Texan Arthur Cape has just landed a spectacular new assignment. Earning his lumps covering the economy in India on behalf of an international news magazine, the publication now offers him the opportunity to cover the unification of Germany at the end of the Cold War.

Promised accommodations in the wonderful Grand Kempinski hotel, he quickly becomes disillusioned on two points. First, his regional supervisor will be heading up the unification coverage. Second, that supervisor has taken his room at the hotel. Adding injury to insult, Berlin is booked to the gills for the unification ceremonies.

Through a series of events, Arthur meets a Balkan woman named Marta Mehmedovic, who is obliged by the circumstances to rent him a room in her apartment.

She works as a travel agent, and lives with her husband, Tino, and little son, Pino. Tino is back in their hometown of Mostar on business when Arthur meets Marta, but Marta's sister Dubravka stays with them during her visit from Mostar. (Mostar was part of Yugoslavia at that time, but is now part of Bosnia and Herzegovina).

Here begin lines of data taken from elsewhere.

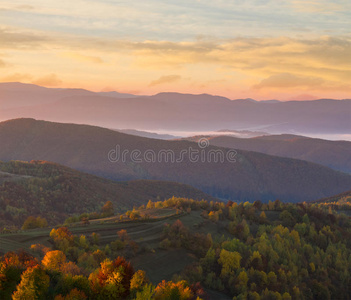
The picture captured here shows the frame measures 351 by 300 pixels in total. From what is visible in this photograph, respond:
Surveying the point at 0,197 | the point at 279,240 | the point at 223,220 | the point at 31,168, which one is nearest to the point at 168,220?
the point at 223,220

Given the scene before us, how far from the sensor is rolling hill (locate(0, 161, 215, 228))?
91.1 metres

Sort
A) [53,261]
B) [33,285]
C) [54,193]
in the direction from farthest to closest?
1. [54,193]
2. [53,261]
3. [33,285]

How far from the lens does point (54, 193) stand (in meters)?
106

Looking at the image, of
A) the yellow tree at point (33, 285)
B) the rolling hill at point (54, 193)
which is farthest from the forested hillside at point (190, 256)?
the rolling hill at point (54, 193)

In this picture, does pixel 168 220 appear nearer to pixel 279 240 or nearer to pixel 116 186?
pixel 279 240

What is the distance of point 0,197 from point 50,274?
70202 mm

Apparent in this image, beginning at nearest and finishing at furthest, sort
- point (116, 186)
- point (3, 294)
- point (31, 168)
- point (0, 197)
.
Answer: point (3, 294)
point (0, 197)
point (31, 168)
point (116, 186)

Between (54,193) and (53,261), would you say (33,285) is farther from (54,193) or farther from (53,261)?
(54,193)

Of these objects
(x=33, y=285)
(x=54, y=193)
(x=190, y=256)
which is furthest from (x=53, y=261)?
(x=54, y=193)

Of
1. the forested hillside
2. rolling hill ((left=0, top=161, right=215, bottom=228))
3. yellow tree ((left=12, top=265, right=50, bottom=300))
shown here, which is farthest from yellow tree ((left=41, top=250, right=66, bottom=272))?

A contentious love affair quickly develops between Arthur and Marta. Arthur falls for Marta's beauty and depth of character, enhanced by her historical sense of identity. Marta falls for Arthur, in part, because there are many reasons for her to abandon Tino. Chief among them is the fact that he wants the family back in Mostar, despite the danger of growing political tensions.

When Tino catches wind of the affair, he tricks Marta into moving back home to Mostar with Pino. Arthur remains in Berlin, worried sick about Marta and Pino's safety in the face of unrest in the Balkans. Harrowing scenes of human misery and military violence confirm that war is hell, as the two struggle to survive and reunite.

Marks' five years as Berlin correspondent for U.S. News & World Report come across undeniably in the tone of international news correspondence that permeates his prose. At times, the writing feels choppy or oblique with curtly delivered sentences. At other times, Marks obviously enjoys the increased literary real estate offered by the novel format, and delivers generous passages of poetic description.

Each character in the story is wonderful. Even the jerks are completely authentic. The reader will come away with the sense that Marks recorded these people, rather than invented them. The one character with the least dimension, ironically, is Arthur - presumably a semi-autobiographical character. Yet this feature may exist by design.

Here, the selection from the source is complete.